Directions:
Without changing a single word, set down all of the records.

Segment Start: Input records

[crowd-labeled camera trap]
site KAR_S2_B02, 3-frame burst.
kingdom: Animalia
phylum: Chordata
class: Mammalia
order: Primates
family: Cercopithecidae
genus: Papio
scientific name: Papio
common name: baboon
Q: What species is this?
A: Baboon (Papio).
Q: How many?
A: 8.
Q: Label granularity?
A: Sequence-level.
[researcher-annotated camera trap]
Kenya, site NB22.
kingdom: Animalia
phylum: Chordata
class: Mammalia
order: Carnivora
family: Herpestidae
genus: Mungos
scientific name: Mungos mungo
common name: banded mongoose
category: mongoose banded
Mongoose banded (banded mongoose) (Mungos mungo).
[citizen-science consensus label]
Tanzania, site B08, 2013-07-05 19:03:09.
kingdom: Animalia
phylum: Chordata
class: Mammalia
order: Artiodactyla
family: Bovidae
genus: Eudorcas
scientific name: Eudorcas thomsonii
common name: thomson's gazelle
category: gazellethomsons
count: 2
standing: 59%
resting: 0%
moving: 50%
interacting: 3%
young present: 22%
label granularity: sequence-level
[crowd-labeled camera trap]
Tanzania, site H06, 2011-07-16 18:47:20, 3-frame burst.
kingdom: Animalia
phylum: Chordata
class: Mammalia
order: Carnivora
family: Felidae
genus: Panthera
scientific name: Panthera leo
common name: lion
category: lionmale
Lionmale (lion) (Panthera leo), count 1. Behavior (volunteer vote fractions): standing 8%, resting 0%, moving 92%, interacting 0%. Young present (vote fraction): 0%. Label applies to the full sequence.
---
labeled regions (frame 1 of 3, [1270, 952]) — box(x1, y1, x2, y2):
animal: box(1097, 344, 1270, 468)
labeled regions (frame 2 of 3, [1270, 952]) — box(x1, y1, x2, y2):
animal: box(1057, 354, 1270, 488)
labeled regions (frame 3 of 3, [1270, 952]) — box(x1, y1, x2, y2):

Segment End: Input records

Result:
[crowd-labeled camera trap]
site KAR_S2_B02, 3-frame burst.
kingdom: Animalia
phylum: Chordata
class: Mammalia
order: Primates
family: Cercopithecidae
genus: Papio
scientific name: Papio
common name: baboon
Q: What species is this?
A: Baboon (Papio).
Q: How many?
A: 8.
Q: Label granularity?
A: Sequence-level.
[researcher-annotated camera trap]
Kenya, site NB22.
kingdom: Animalia
phylum: Chordata
class: Mammalia
order: Carnivora
family: Herpestidae
genus: Mungos
scientific name: Mungos mungo
common name: banded mongoose
category: mongoose banded
Mongoose banded (banded mongoose) (Mungos mungo).
[citizen-science consensus label]
Tanzania, site B08, 2013-07-05 19:03:09.
kingdom: Animalia
phylum: Chordata
class: Mammalia
order: Artiodactyla
family: Bovidae
genus: Eudorcas
scientific name: Eudorcas thomsonii
common name: thomson's gazelle
category: gazellethomsons
count: 2
standing: 59%
resting: 0%
moving: 50%
interacting: 3%
young present: 22%
label granularity: sequence-level
[crowd-labeled camera trap]
Tanzania, site H06, 2011-07-16 18:47:20, 3-frame burst.
kingdom: Animalia
phylum: Chordata
class: Mammalia
order: Carnivora
family: Felidae
genus: Panthera
scientific name: Panthera leo
common name: lion
category: lionmale
Lionmale (lion) (Panthera leo), count 1. Behavior (volunteer vote fractions): standing 8%, resting 0%, moving 92%, interacting 0%. Young present (vote fraction): 0%. Label applies to the full sequence.
---
labeled regions (frame 1 of 3, [1270, 952]) — box(x1, y1, x2, y2):
animal: box(1097, 344, 1270, 468)
labeled regions (frame 2 of 3, [1270, 952]) — box(x1, y1, x2, y2):
animal: box(1057, 354, 1270, 488)
labeled regions (frame 3 of 3, [1270, 952]) — box(x1, y1, x2, y2):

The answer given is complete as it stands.